IBM is threatening to leave organizations that set standards for software interoperability because of concerns that their processes are not always fair.
IBM published a new set of guidelines it plans to follow, which include encouraging standards bodies to have rules to protect their decisions from "undue influence," a clear reference to competitor Microsoft.
IBM would like to see loopholes that allow dominant companies to abuse standards processes closed, said Bob Sutor, vice president of open source and standards. Leaving a standards organization for a lack of reforms would be a "last resort," he said.
"We see this very much as a positive, constructive policy for how we hope to engage," Sutor said.
IBM was one of the most vocal opponents of a file format created by Microsoft and approved by the International Organization for Standardization (ISO) as an international standard earlier this year.
Part of the specification, called Office Open XML, is used in Microsoft's latest Office 2007 productivity suite but has yet to be fully implemented by either Microsoft or other software vendors.
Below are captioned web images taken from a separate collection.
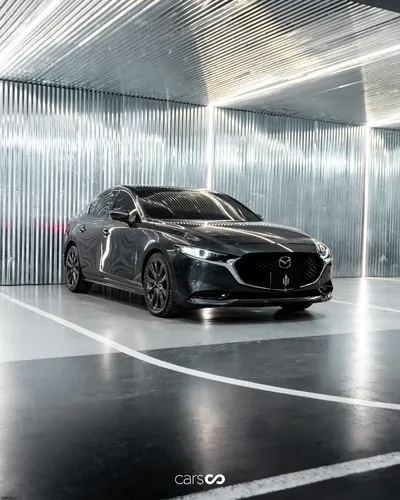 Mazda 3 2.5 Grand Touring Lx At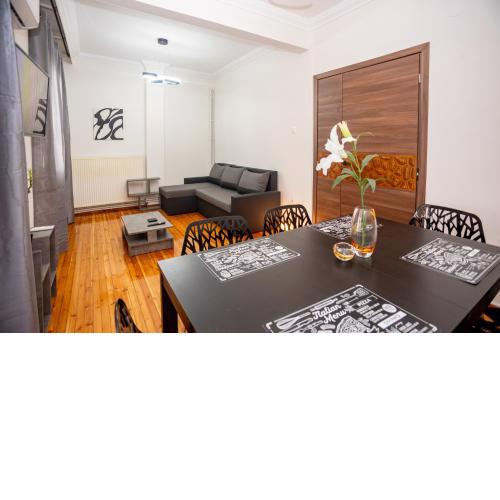 Commercial modern house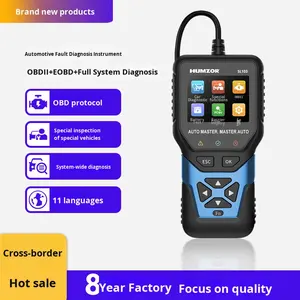 상용차 전 모델 OBD2 진단 배터리 테스트 연간 검사 사전 검사 디코더 OLIVER 호환 - Product Image 2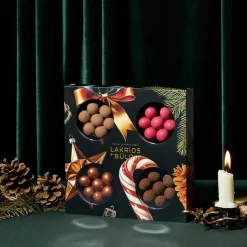 Lakrids by Bülow lakritsi Small Selection Box Winter 2025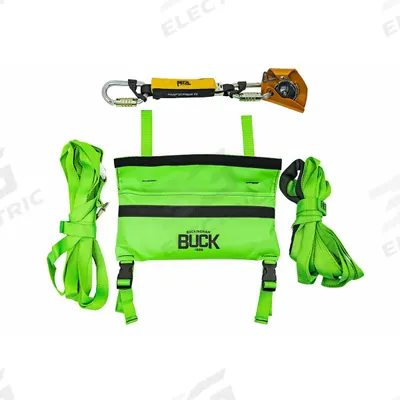 LITTLE GIANT Ladder Stabilizer: For Extension Ladders, 18 in Overall Lg - Cinch Ties Stabilizers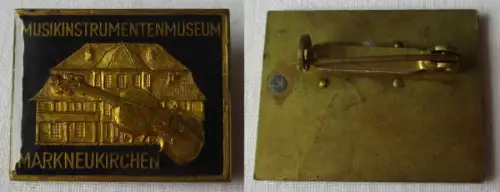 DDR Abzeichen Musikinstrumentenmuseum Markneukirchen (143828)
OOXML is a rival to OpenDocument Format (ODF), also an international standard used in office suites such as OpenOffice.org and StarOffice.
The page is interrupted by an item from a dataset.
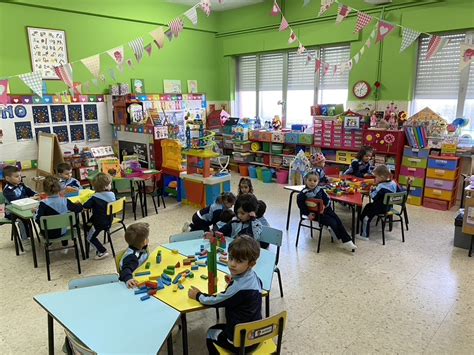 Escoger Colegio En Vigo Amor De Dios Vigopeques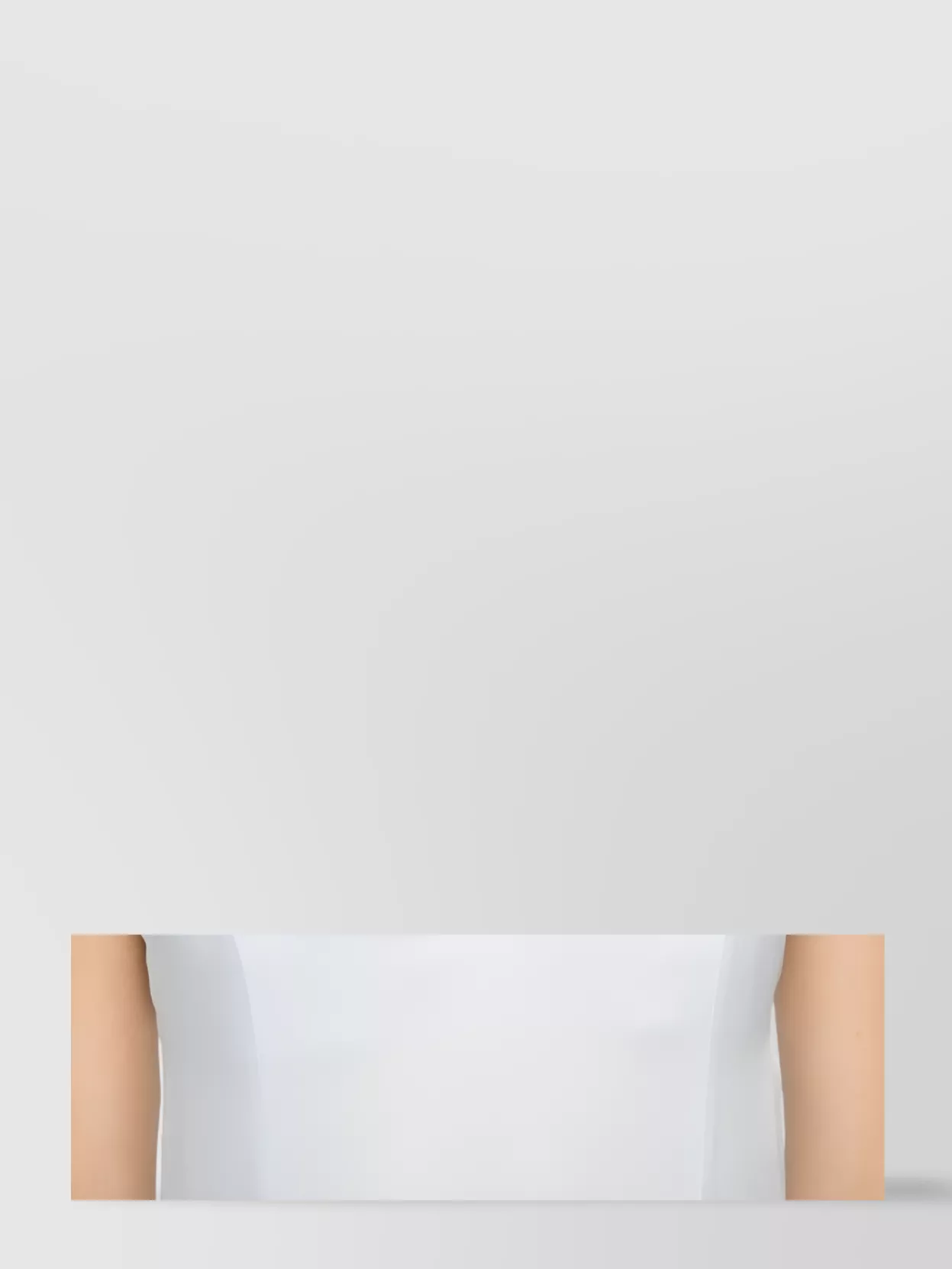 Forte Forte Slipdress With Satin Finish And Front Slits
Microsoft submitted OOXML to the ISO under a so-called Fast Track process, which some opponents believed was too rushed and resulted in a poor-quality standard. Many countries and technical experts questioned the need for another standard document format.
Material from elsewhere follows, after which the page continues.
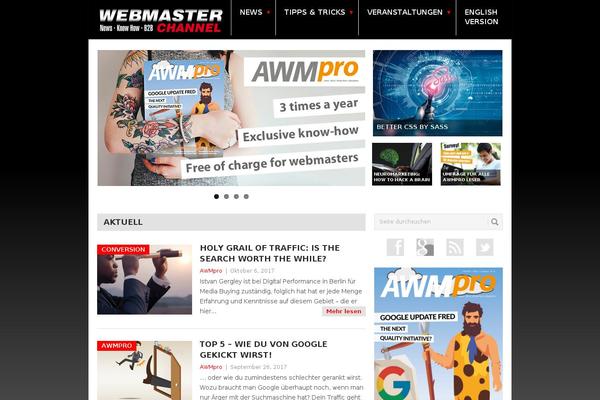 Point theme site design template sample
A draft standard OOXML was approved by ISO/IEC Joint Technical Committee 1 (JTC 1) in a vote that closed March 29. Brazil, India, South Africa and Venezuela filed appeals over its approval, but the appeals were dismissed in July. The appeals centered in part on alleged irregularities in the ISO's voting process.
In August, the ISO and the International Electrotechnical Commission (IEC) approved the publication of ISO/IEC DIS 29500, the official name for the OOXML specification.
IBM's new guidelines for how it will participate in standards organizations was born out of the company's frustration with OOXML, said Andrew Updegrove, an attorney with Gesmer Updegrove in Boston who studies standards and intellectual-property issues.